CARTAS
Desabafo
Decididamente esse respeitável diário não tem, ultimamente, boas notícias a seus leitores, apesar de seu inegável direito de informar. A manchete desta terça-feira - ''Alunos sofrem efeitos da crise'' - nos faz ter a certeza de que essa atual democracia só existe para uns poucos. Embora assegurada na Constituição Federal (para mim, uma grande piada) a educação tal qual a saúde pública, são motivos de piedade. Enquanto há verbas e mais verbas para os aditivos contratuais, gastos em publicidade (para quê?) e os vergonhosos salários e acessórios dos ocupantes da Assembléia Legislativa, e evidentemente seus apaniguados, a população sofre sem poder reclamar. Os desmandos, a falta de seriedade por parte dos políticos - em todos os níveis frise-se bem -, acabará por levar-nos a exercer nosso direito de cidadania.
Algum paranaense já parou para pensar quanto custa por mês manter os deputados estaduais, os aspones, verba de gabinete, gasolina, anistia das multas, papel, telefone, energia elétrica e água daquela profícua casa de leis (que mais parece a casa da mãe Joana)?
Por derradeiro, onde estão os bilhões da CPMF, se continua morrendo pessoas decentes por falta de medicamentos nas farmácias e vagas nos hospitais?

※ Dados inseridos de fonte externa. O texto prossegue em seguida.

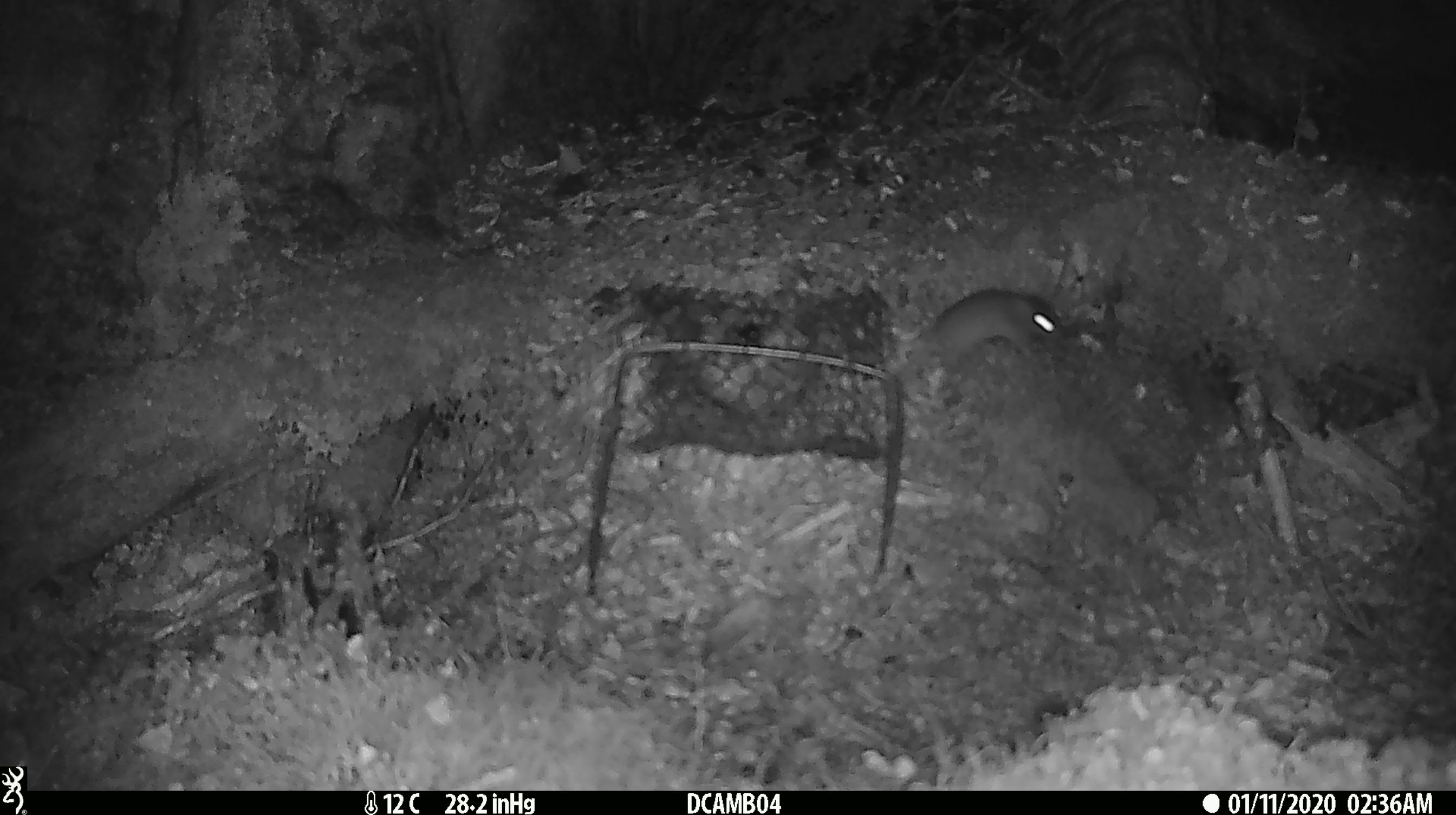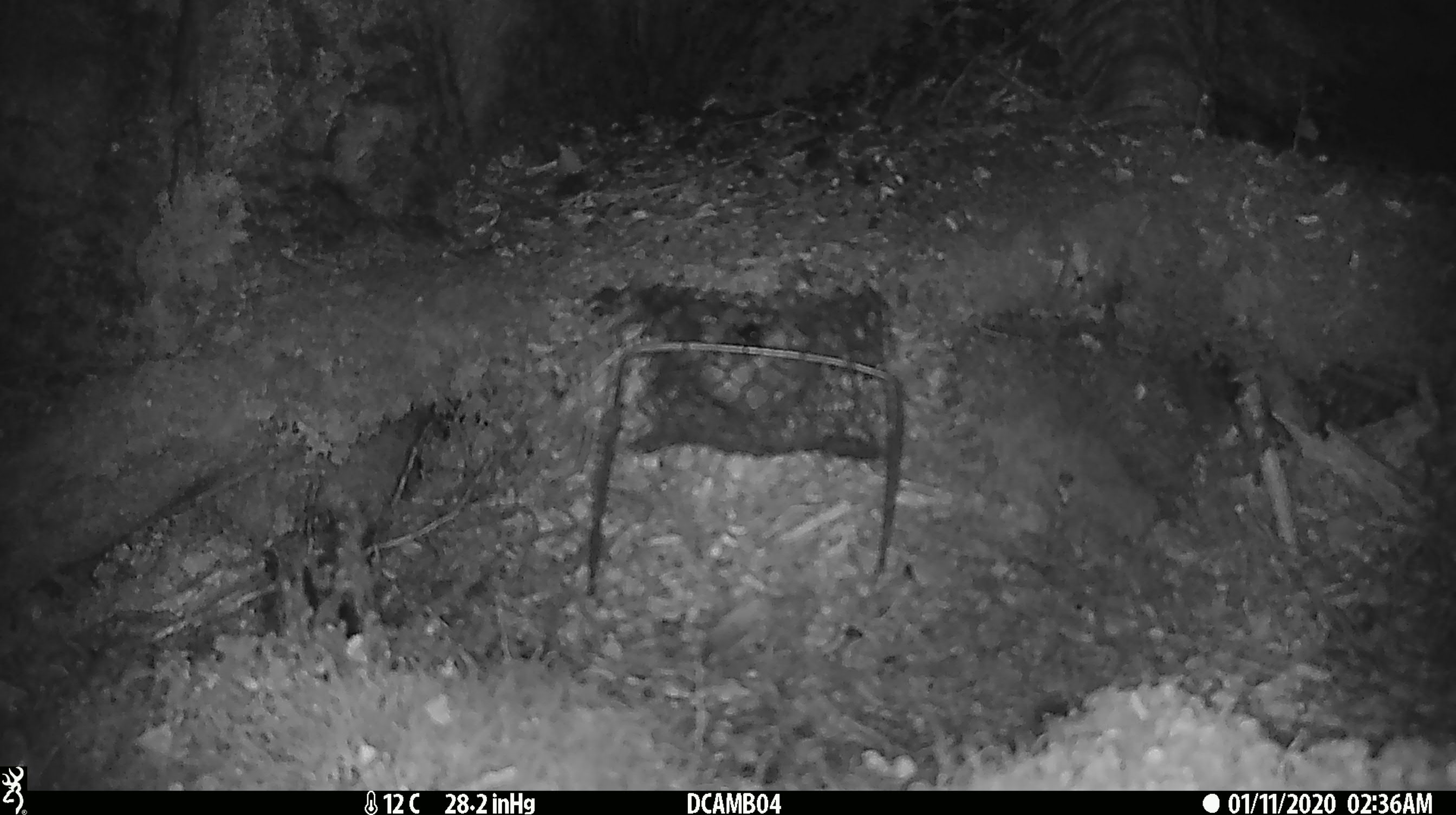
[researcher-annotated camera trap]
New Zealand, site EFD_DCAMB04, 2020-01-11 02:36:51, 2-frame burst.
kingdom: Animalia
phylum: Chordata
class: Mammalia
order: Rodentia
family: Muridae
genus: Mus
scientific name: Mus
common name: mouse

TADEU ARILSON STULZER (advogado) - Londrina
Bom-senso na educação
Acostumados que fomos a presenciar medidas desastrosas de governos anteriores, em vários campos, sentimo-nos propensos a aplaudir as de bom-senso no atual, sobretudo no que se refere à educação. Claro que aguardamos com expectativa otimista decisões em outras áreas, como na questão do pedágio. As medidas já tomadas em favor dos educadores e da educação do ensino médio e fundamental, ainda que não sejam inovações que surpreendam os educadores, mas o resultado do bom-senso ao atender-lhes antigas reivindicações, merecem ser reconhecidas como um avanço da atual administração. Entre elas, por exemplo, o pagamento do terço de férias, prometido para o início das próprias férias.
Havia contra-senso maior do que pagá-las depois delas, e em parcelas, como fazia o governo anterior? São de se destacarem também a elevação de 10% para 20% da hora-atividade; o restabelecimento do contra-turno nas escolas de 1 a 4 séries; a promessa de eleições democráticas para diretores das escolas. Outra decisão louvável do secretário da Educação é o seu compromisso de lutar junto ao governo federal pela manutenção dos 25% dos impostos para a educação.
Felizmente, parece superada no governo, questão de bom-senso também, a insistência em compensar a falta crônica de reajuste para os professores com o abono (estilo Fome Zero) de R$ 50. Recentemente, entretanto, uma parcela de professores se surpreendeu com a quebra de uma regra do RDT, que estabelecia a contagem de tempo pela média entre o cargo mais novo e o mais antigo. Ao menos houvesse uma compensação através da anulação de outra regra, que permitisse a aposentadoria em separado de cada padrão. Fora isso, esperamos que o bom-senso continue imperando neste governo, favorecendo sempre as condições para uma boa qualidade de ensino.
JOSÉ ANTÔNIO TRINDADE (professor) - Curitiba
Qualidade do ensino
Eu sou um professor, assim como o leitor Sérgio Toreto o é em boa parte do seu tempo de trabalho, e deixo claro que se a maioria dos alunos está concluindo o ensino fundamental e médio semi-analfabetos, a culpa é de todas as partes envolvidas no processo educacional. Os pais precisam estar mais próximos da escola, os alunos precisam se conscientizar que têm de estudar com seriedade, os professores precisam rever metodologias de ensino e formas de avaliação, os pedagogos e diretores devem auxiliar os educadores e o governo deve estruturar bem as escolas e remunerar dignamente os mestres. Só assim, com um trabalho conjunto é que vamos ter educação com qualidade aceitável.
Agora, dizer que avanço de série, não reprovação e recuperação paralela, cursos à distância e tele-salas de aula são recursos criados pelo governo para distribuir diplomas é uma verdadeira mentira. O que precisamos é fazer com competência o aluno avançar, passar de série sabendo conteúdos essenciais e recuperá-lo antes que ele reprove. Cursos à distância e tele-salas são opções que um país continental como o Brasil não pode desperdiçar. Mas é preciso eficiência, de todos.